To-do list:
[a] In the forum thread, how many magnets does Dan the Beginner estimate the $78 cube contains?
[b] Reproduce the forum thread from "Looking forward to" to "attraction and repulsion...", switching "attraction" to "magnetism".

Passage:

⟨

That was unexpectedly released. Extremely unlikely for GAN...


----------



## CubeRed (Sep 25, 2021)

Dan the Beginner said:


> That's a lot of engineering in that $78 cube and also a lot of magnets (76, I think), as well as UV. So, it is better value than the 11 M Pro UV. The ultimate question is still how much actual improvement you can get out of all the advanced features.


Looking forward to Jperms review. Like if he makes one.


----------



## ender9994 (Sep 25, 2021)

Of course it expensive, it has both attraction and repulsion...



And its got all that stored energy. I'm thinking of charging my tesla with it.



PLUS!!! ITS FILLED WITH FICTIONAL STUFF!!!


----------



## cuberbutnotacuber (Sep 25, 2021)

$78? That's a 13 dollar increase from last year. That means in 2023, GAN cubes will exceed $100! No. Just no. Why? Just why? Why can't we just get a core swap between the RS3M and the WRM 2021 and get the same things? Why do we have to pay $78 for this? Why are its flagships going up in price, while other flagships are going down? That makes it appeal to less people, doesn't it? Why do we, the consumers, pay $78, for a cube, with two repelling magnets, superlight pieces and core magnets, when we can compromise on most of these things and make the maglev system ourselves, and make the core magnets ourself. This is getting ridiculous now. If GAN would just make a core swap, there would be literally no difference between this and the 11M pro, besides the weight.


----------



## Dan the Beginner (Sep 25, 2021)

⟩

Recorded data:

⟨

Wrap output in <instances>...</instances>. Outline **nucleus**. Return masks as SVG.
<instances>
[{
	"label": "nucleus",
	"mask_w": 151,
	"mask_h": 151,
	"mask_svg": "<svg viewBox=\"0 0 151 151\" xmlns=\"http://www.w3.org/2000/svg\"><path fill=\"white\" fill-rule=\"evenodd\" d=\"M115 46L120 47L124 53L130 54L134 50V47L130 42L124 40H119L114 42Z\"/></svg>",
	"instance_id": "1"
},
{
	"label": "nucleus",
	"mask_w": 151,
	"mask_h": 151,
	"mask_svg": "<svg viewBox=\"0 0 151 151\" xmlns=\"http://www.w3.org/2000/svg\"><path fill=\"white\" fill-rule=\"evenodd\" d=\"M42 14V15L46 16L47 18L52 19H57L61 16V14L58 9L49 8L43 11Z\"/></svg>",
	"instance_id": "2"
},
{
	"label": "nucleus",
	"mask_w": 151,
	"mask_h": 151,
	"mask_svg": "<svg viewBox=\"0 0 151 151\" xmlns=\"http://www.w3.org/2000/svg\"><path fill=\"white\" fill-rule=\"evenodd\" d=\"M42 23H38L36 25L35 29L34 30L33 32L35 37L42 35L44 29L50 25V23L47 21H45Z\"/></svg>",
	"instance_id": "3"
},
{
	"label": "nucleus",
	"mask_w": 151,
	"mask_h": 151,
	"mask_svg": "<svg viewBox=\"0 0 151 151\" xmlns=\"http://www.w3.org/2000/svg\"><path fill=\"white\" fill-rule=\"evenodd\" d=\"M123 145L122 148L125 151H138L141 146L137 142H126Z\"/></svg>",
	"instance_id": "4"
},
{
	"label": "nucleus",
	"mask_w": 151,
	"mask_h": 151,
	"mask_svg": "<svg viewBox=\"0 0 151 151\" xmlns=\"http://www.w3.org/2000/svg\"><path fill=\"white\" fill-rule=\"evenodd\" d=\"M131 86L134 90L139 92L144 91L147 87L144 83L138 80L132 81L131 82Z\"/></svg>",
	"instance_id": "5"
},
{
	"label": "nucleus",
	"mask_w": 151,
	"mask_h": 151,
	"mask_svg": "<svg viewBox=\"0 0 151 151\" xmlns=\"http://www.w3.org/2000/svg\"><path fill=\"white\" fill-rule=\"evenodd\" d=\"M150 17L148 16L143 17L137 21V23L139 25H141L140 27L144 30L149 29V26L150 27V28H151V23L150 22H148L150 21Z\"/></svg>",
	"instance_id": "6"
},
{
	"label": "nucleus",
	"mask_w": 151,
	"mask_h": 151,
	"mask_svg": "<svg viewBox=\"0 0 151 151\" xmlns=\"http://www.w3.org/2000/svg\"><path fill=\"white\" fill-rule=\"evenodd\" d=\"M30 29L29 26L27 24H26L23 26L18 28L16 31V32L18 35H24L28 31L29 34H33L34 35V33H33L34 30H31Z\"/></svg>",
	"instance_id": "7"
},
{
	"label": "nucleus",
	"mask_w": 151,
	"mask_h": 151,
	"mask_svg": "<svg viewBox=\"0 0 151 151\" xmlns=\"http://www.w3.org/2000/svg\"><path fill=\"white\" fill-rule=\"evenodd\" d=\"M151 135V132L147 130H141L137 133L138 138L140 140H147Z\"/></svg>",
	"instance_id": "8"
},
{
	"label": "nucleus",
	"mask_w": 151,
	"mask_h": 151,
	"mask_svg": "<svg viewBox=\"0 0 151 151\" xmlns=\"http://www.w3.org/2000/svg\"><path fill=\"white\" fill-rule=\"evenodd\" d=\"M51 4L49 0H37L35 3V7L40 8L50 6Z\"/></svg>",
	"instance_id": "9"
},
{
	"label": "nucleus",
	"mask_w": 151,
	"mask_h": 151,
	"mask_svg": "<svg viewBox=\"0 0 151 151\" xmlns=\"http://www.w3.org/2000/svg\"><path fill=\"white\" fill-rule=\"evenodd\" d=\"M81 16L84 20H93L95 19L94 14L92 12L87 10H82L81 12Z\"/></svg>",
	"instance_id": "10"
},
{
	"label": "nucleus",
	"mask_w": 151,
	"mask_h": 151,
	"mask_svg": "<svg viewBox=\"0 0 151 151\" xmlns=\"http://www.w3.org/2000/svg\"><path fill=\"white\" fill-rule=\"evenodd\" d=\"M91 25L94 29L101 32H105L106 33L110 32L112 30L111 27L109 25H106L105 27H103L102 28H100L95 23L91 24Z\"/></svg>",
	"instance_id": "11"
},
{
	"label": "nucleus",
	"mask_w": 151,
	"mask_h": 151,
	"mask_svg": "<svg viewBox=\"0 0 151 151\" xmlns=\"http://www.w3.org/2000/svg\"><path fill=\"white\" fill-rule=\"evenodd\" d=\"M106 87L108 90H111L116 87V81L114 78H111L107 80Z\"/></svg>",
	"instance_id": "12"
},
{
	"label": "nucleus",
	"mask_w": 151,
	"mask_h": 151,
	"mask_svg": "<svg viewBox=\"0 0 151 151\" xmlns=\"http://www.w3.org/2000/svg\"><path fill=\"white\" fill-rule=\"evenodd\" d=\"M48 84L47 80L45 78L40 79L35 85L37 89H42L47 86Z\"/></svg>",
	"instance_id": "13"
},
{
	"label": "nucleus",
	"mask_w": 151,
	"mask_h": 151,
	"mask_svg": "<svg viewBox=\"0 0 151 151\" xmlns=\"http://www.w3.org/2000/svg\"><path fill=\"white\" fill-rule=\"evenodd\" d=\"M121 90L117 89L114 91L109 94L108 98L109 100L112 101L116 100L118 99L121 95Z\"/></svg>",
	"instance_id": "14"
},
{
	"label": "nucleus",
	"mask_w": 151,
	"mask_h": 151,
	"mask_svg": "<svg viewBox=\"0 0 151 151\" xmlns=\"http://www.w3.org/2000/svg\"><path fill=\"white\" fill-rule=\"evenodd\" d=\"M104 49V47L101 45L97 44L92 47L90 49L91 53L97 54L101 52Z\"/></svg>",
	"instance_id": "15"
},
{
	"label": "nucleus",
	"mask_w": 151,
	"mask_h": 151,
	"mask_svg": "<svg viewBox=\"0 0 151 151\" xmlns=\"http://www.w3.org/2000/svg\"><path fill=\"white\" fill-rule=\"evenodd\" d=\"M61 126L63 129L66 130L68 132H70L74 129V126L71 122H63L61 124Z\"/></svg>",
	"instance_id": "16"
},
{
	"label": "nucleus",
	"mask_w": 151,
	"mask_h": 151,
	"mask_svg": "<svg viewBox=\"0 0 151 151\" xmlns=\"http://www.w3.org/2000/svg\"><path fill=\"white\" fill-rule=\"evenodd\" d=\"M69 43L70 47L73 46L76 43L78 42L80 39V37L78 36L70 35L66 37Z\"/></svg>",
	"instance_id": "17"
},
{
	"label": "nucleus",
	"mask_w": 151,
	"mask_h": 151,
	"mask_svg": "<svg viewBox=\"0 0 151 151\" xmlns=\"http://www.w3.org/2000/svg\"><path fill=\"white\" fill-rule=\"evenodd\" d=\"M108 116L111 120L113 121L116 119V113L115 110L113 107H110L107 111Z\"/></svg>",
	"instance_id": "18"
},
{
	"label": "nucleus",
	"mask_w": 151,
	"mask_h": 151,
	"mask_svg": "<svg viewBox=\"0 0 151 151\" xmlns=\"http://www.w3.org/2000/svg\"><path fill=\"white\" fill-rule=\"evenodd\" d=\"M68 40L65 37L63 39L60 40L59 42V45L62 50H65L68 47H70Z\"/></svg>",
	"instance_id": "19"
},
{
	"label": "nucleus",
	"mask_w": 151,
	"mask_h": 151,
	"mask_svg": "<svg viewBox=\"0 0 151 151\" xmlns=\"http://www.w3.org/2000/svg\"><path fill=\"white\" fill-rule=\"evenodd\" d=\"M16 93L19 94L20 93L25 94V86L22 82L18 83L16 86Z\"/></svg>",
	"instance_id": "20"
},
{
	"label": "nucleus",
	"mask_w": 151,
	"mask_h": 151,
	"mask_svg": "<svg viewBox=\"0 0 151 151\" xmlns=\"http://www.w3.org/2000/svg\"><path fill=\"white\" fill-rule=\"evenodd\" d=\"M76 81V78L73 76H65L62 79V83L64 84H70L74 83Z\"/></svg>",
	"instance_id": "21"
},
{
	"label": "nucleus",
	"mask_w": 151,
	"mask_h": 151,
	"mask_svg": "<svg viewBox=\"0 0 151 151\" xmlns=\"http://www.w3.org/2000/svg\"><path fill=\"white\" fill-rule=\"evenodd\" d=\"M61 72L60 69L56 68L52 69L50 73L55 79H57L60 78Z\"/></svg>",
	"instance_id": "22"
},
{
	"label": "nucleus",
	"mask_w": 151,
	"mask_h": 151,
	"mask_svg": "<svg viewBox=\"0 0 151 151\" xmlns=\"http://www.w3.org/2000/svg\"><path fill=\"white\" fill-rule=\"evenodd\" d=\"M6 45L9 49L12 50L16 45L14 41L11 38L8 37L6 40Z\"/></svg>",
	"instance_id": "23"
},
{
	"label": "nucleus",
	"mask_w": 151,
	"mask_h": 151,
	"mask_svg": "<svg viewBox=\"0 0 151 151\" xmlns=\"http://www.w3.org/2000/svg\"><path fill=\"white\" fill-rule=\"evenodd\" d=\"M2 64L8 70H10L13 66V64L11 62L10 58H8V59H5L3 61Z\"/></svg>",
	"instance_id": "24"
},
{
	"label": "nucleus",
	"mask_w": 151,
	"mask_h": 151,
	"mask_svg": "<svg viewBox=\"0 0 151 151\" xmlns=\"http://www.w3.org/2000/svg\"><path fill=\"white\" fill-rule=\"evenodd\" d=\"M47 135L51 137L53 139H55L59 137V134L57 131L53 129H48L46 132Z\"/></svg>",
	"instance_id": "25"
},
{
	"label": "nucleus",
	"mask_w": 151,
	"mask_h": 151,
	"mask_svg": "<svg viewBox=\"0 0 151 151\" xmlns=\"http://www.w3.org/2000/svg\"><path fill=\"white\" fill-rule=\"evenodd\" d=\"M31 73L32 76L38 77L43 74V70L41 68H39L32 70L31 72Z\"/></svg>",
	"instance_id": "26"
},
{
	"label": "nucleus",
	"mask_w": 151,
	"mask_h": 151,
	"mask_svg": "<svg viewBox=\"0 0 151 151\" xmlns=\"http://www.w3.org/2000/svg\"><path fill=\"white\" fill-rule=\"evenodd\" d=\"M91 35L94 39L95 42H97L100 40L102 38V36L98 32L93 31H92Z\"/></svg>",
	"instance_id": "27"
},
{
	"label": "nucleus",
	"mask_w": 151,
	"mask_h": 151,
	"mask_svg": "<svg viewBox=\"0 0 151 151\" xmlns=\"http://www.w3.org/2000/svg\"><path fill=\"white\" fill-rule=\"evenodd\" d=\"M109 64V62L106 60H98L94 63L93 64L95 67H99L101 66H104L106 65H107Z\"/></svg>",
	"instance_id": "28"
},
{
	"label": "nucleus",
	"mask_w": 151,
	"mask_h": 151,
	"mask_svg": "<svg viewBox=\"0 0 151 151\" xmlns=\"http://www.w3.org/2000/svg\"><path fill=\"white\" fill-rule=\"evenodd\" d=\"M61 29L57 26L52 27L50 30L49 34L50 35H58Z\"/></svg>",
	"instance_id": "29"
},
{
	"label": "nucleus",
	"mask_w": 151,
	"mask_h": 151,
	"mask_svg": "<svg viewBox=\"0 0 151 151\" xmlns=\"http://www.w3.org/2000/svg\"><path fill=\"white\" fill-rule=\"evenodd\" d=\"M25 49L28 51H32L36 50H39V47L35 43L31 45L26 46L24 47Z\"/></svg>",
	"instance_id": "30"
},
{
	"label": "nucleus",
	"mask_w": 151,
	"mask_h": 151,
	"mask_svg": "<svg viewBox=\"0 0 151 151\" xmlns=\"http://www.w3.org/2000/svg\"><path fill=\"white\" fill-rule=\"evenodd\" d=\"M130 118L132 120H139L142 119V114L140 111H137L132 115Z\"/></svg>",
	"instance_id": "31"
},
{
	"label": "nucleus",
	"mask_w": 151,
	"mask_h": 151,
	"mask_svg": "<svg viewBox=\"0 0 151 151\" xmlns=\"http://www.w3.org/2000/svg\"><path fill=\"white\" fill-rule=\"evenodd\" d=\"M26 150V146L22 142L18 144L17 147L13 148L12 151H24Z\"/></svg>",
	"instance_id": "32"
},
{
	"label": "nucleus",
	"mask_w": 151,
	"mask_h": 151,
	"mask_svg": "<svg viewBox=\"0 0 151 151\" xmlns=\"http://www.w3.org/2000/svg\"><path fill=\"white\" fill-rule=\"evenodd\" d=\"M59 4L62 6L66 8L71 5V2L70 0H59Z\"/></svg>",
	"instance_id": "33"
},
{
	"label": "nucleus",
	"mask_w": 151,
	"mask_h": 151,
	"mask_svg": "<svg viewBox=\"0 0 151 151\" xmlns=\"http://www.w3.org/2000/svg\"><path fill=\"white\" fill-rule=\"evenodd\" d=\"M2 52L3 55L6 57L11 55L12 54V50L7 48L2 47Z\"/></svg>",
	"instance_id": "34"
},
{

⟩

Task-by-task outputs:
[a] 76

[b]
Looking forward to Jperms review. Like if he makes one.


----------



## ender9994 (Sep 25, 2021)

Of course it expensive, it has both magnetism and repulsion...